**TEXT PROVIDED:**

━━━━

Long form coding for Chi-Square

Calculating and interpreting critical value for independence

In our case for education, recoded as having attained at least a BA vs. not, and the recoded clsprty as the corresponding categorical values of Yes and No.

Note: we will do calculations the longer way to show how they are generated. The following also assumes that we are working with a 2 x 2 contingency table with categorical variables.

## Not necessary, but always good to rename when doing operations so you can backtrack to clean dataset
tab_dat <- france_data

# Create a crosstable and save it into the object mytab
mytab <- table(tab_dat$clsprty, tab_dat$educ.ba)

# Calculate row-wise sums of counts in table 
rsums <- rowSums(mytab)

# Calculate column-wise sums of counts in table
csums <- colSums(mytab)

# Get the total count of the table (N)
N <- sum(mytab)

# Generate table of expected proportions
ptab <- tcrossprod(rsums/N, csums/N)
cat("Table of Expected Proportions:\n")

## Table of Expected Proportions:

print(ptab)

##           [,1]      [,2]
## [1,] 0.1099746 0.3797444
## [2,] 0.1145921 0.3956889

# Table of expected frequencies
ftab <- N * ptab
cat("Table of Expected Frequencies:\n")

## Table of Expected Frequencies:

print(ftab)

##          [,1]     [,2]
## [1,] 2043.108 7054.892
## [2,] 2128.892 7351.108

# Critical Value for Independence:
alpha <- 0.05 # significance level
c_val <- qchisq(alpha, df = 1, lower.tail = FALSE)
cat("Critical Value:", round(c_val, 3), "\n")

## Critical Value: 3.841

Interpreting the Critical Value: If the Chi-squared test statistic that you compute (from the chisq.test function) exceeds 3.841, then we reject the null hypothesis at the 0.05 significance level. This would mean that there is a statistically significant association between feeling close to a party and education level in your dataset.

Calculating and interpreting Pearson’s chi-squared statistic

# Pearson's chi-squared statistic:
test_stat <- sum((mytab - ftab)^2 / ftab)
cat("Pearson's X^2:", round(test_stat, 4), "\n")

## Pearson's X^2: 160.4057

Comparison to the critical value: We previously calculated a critical value of 3.841. Our observed X-squared value is much larger than this critical value.

Interpretation: The difference between our observed data and what we’d expect under the assumption of independence is statistically significant. Thus, there is a statistically significant association between feeling close to a party and one’s educational level. This means that the probability of feeling close to a party is not the same across different education levels.

Calculating the p-value

# p-value:
p_val <- pchisq(test_stat, df = 1, lower.tail = F)
cat("p-value:", round(p_val, 4), "\n")

## p-value: 0

# Using chisq.test for validation:
cat("Chi-squared test result:\n")

## Chi-squared test result:

print(chisq.test(mytab, correct = F))

## 
##  Pearson's Chi-squared test
## 
## data:  mytab
## X-squared = 160.41, df = 1, p-value < 2.2e-16

p-value < 2.2e-16: This is another representation of the p-value in scientific notation because it’s extremely close to 0.

━━━━

(Rows from a spatial reasoning dataset)
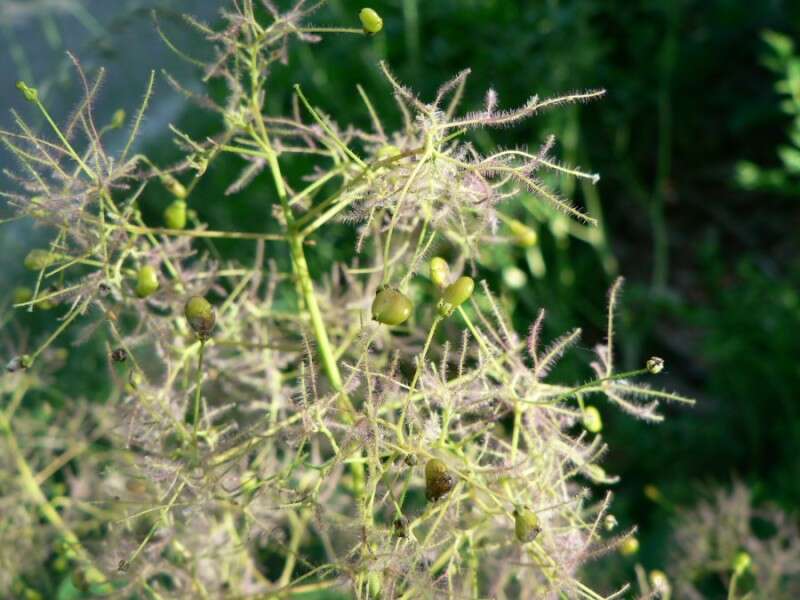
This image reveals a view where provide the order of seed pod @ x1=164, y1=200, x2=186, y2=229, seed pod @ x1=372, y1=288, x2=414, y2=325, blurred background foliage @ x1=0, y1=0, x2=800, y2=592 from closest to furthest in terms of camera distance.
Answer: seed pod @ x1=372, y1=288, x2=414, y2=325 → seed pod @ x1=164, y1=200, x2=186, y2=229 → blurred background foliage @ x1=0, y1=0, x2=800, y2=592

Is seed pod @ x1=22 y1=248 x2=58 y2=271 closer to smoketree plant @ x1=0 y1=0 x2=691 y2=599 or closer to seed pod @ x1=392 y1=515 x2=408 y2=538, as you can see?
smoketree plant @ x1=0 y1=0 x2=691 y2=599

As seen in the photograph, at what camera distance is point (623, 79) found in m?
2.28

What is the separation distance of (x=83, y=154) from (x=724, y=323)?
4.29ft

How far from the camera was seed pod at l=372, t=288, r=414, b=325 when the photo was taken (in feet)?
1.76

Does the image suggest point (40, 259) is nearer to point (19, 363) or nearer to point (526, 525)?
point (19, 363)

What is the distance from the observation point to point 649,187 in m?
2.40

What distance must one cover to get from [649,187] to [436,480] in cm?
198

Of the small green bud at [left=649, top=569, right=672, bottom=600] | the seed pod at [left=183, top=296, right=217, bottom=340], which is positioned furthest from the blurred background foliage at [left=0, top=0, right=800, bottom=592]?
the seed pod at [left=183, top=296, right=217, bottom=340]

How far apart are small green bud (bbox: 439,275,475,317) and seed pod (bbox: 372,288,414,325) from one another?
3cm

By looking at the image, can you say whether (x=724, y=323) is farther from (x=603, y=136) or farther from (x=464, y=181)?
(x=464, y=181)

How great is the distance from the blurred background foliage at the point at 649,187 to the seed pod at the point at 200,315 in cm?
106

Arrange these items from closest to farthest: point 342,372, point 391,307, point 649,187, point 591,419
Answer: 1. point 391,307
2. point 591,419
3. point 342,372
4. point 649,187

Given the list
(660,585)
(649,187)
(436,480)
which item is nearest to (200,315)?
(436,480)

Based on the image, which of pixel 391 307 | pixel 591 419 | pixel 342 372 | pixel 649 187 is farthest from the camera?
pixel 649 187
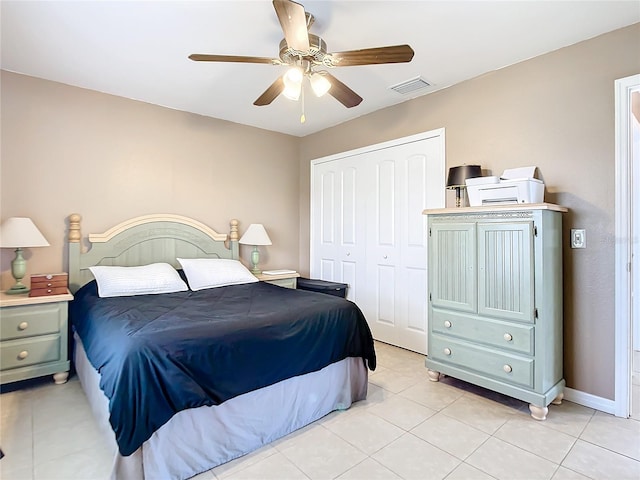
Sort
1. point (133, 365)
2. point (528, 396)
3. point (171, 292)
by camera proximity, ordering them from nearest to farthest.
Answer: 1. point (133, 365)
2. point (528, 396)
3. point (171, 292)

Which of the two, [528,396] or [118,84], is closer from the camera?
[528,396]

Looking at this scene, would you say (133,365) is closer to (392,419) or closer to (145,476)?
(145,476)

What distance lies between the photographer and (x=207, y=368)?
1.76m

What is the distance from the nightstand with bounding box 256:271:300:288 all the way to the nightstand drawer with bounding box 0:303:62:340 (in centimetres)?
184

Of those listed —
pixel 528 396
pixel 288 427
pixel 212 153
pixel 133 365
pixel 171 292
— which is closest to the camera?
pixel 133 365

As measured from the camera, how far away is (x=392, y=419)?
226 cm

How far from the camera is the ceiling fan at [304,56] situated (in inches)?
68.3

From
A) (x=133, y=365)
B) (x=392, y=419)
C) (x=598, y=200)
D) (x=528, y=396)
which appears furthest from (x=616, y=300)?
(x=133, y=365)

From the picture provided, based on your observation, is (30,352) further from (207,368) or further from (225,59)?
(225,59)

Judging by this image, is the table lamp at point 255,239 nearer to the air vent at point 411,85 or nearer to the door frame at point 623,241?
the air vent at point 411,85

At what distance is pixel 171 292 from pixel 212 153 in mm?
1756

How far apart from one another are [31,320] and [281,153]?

━━━━

**WHAT TO WORK ON:**
1/ Answer these about the chi-square text above:
(a) What significance level is set before the critical value is calculated?
(b) What value does the code print for Pearson's X^2?
(c) What size of contingency table does the text assume?
2/ Pick up the chi-square text after its last sentence and keep it going.

**RESPONSES BY TASK:**
1/
(a) 0.05
(b) 160.4057
(c) 2 x 2

2/
The chi-squared test tells us if two categorical variables are independent or if they are associated in some manner. In our test:

The extremely small p-value (essentially 0) means that we reject the null hypothesis that the two variables are independent of each other. In other words, there’s strong evidence to suggest that there’s a significant association between the two variables in mytab.

The large chi-squared statistic of 165.44 further reinforces this point. If the two variables were independent, we’d expect a chi-squared statistic closer to 0.

Hypothesis testing using infer

Now let’s follow the four steps outlined in the lecture to use the infer package for hypothesis testing

Using Infer – Example 1

Step 1: Calculate the test statistic of your sample

Important Note: to assign the appropriate test statistic, please refer to the summary table presented during thelecture.

test_stat <- france_data %>%
  specify(explanatory = educ.ba, # change variable name for explanatory variable
          response = trstplt) %>% # change variable name for outcome of interest
  hypothesize(null = "independence") %>%
  calculate(stat = "t") # replace in between quotation marks appropriate test statistic

## Warning: The statistic is based on a difference or ratio; by default, for
## difference-based statistics, the explanatory variable is subtracted in the
## order "BA or more" - "No BA", or divided in the order "BA or more" / "No BA"
## for ratio-based statistics. To specify this order yourself, supply `order =
## c("BA or more", "No BA")` to the calculate() function.

print(test_stat$stat)

##        t 
## 13.99345

Interpretation: The t-statistic measures the difference between the observed sample mean and the population mean (or another sample mean, in the case of two-sample tests) in units of standard error. The larger the magnitude of t (regardless of the sign), the greater the evidence against the null hypothesis.

A t-statistic of 14.1 is quite large, indicating a significant difference in trust in politicians between those with a BA and those without a BA. It suggests that the mean trust level in politicians is different for the two groups.

Step 2: Simulate the null distribution

null_distribution <- france_data %>%
  specify(explanatory = educ.ba,
          response = trstplt) %>%
  hypothesize(null = "independence") %>%
  generate(reps = 1000, type = "permute") %>% # only line we are adding, use reps = 1000 as standard but change if too computationally demanding
  calculate(stat = "t")

## Warning: The statistic is based on a difference or ratio; by default, for
## difference-based statistics, the explanatory variable is subtracted in the
## order "BA or more" - "No BA", or divided in the order "BA or more" / "No BA"
## for ratio-based statistics. To specify this order yourself, supply `order =
## c("BA or more", "No BA")` to the calculate() function.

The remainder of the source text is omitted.